Self-belief at the core of China’s relentless march : The Tribune India

Join Whatsapp Channel

Self-belief at the core of China’s relentless march

Every once in a while, the strategy of self-sufficiency has led the Chinese into blind alleys. The Great Leap Forward was one such alley, as was the Cultural Revolution. Chairman Mao’s idea that starlings and sparrows were the cause of famine in China also resulted in a dramatic destruction of Chinese agriculture. But the Chinese quickly came out of such blind alleys to chart a new path for themselves. They never lost faith in their ability to do things well.

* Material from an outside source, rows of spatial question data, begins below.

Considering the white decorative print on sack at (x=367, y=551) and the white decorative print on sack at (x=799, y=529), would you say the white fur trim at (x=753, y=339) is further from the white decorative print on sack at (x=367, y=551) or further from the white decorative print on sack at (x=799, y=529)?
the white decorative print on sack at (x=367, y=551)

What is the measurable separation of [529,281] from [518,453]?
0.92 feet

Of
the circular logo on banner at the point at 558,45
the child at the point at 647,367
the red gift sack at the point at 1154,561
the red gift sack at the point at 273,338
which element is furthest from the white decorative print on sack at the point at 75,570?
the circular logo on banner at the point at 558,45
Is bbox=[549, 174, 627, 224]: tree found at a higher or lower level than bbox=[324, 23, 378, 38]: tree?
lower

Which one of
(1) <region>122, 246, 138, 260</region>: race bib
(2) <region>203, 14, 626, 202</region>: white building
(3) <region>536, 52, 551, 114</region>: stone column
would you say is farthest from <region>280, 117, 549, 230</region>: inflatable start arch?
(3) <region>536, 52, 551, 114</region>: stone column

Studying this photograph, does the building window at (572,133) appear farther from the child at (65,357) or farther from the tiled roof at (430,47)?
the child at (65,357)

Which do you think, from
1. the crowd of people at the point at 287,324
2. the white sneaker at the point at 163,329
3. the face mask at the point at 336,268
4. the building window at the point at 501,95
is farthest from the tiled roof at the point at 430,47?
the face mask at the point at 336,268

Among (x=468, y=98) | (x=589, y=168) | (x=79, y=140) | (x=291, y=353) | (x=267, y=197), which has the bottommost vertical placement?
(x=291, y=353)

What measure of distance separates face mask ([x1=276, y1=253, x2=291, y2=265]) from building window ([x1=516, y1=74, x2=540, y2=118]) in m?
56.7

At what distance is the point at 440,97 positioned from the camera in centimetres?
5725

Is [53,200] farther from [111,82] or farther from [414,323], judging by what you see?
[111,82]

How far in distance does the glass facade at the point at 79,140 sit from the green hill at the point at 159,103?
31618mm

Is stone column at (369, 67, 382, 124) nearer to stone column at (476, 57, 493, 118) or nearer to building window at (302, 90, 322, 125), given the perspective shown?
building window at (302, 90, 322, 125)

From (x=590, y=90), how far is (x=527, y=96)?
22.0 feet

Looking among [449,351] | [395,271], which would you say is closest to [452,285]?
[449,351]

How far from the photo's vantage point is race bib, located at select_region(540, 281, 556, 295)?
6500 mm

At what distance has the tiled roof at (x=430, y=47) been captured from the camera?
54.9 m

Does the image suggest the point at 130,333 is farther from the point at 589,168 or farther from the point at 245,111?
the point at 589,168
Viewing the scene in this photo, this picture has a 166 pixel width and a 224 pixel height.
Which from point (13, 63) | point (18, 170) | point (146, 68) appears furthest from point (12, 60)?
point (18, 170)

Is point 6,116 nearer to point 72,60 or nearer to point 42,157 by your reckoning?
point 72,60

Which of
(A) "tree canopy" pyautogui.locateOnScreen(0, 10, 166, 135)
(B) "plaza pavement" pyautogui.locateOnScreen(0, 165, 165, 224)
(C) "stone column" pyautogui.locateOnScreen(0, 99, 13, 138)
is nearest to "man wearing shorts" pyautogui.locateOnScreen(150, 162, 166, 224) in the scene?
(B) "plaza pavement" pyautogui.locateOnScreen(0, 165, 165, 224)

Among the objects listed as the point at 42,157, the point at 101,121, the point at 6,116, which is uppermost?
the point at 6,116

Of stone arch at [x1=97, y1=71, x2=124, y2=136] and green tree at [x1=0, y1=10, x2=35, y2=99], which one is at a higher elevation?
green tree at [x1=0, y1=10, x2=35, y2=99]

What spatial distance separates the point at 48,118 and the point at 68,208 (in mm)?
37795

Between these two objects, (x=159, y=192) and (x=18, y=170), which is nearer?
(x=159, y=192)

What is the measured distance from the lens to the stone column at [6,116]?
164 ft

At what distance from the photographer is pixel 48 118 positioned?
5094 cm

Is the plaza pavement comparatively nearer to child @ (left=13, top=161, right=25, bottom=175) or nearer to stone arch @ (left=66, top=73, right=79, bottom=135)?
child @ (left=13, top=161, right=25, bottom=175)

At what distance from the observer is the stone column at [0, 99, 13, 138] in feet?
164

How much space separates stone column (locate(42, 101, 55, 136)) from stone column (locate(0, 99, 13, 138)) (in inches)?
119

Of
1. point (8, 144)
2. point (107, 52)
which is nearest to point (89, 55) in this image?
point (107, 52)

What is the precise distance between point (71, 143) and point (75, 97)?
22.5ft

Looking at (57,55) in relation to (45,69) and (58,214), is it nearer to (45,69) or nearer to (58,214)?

Self-belief at the core of China’s relentless march


M Rajivlochan

Historian

ON July 23, 1921, the Chinese Communist Party was founded in Shanghai. Since then, the communists in China have metamorphosed many times, but always on the premise that China is destined to be a nation with a unique destiny and a unique purpose.

One of those who were present at the time when the Communist Party was born was young Mao Zedong, a librarian at Beijing University. Like most other communist leaders, he was from a prosperous peasant family, had studied well and was upset with the behaviour of the Chinese elite. The thing which perturbed the educated young ones was that the Chinese elite seemed most eager to accept the total superiority of foreigners, were willing to accept the foreigners’ judgements about all that was wrong with China and were willing to subordinate the interests of China and the Chinese people to the interests of the foreigners. In 1919, the university-educated young ones had risen in rebellion against the Chinese elite in what came to be known as the May Fourth Movement. Ironically, the Communists continued to seek detailed guidance from Stalin’s Russia. Six years later, this enabled the nationalists in China to slaughter the entire top-rung communist leadership and their seconds-in-command. The mantle of leadership of the Chinese communist movement was now picked up by Mao, as yet a relatively unknown and marginal member.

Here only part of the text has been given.